→ WHAT IS BEING ASKED
All entries must be given again exactly as written.

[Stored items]

******************************

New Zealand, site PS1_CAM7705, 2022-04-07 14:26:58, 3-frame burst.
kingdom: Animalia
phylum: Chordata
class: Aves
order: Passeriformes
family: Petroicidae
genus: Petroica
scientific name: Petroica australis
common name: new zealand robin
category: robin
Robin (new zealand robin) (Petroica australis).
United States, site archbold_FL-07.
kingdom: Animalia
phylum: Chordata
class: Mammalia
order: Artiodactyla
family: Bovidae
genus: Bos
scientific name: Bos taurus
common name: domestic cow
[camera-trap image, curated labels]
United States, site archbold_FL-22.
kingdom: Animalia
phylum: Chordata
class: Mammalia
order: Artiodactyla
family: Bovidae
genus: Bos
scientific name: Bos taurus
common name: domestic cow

******************************

→ TASK RESPONSE
New Zealand, site PS1_CAM7705, 2022-04-07 14:26:58, 3-frame burst.
kingdom: Animalia
phylum: Chordata
class: Aves
order: Passeriformes
family: Petroicidae
genus: Petroica
scientific name: Petroica australis
common name: new zealand robin
category: robin
Robin (new zealand robin) (Petroica australis).
United States, site archbold_FL-07.
kingdom: Animalia
phylum: Chordata
class: Mammalia
order: Artiodactyla
family: Bovidae
genus: Bos
scientific name: Bos taurus
common name: domestic cow
[camera-trap image, curated labels]
United States, site archbold_FL-22.
kingdom: Animalia
phylum: Chordata
class: Mammalia
order: Artiodactyla
family: Bovidae
genus: Bos
scientific name: Bos taurus
common name: domestic cow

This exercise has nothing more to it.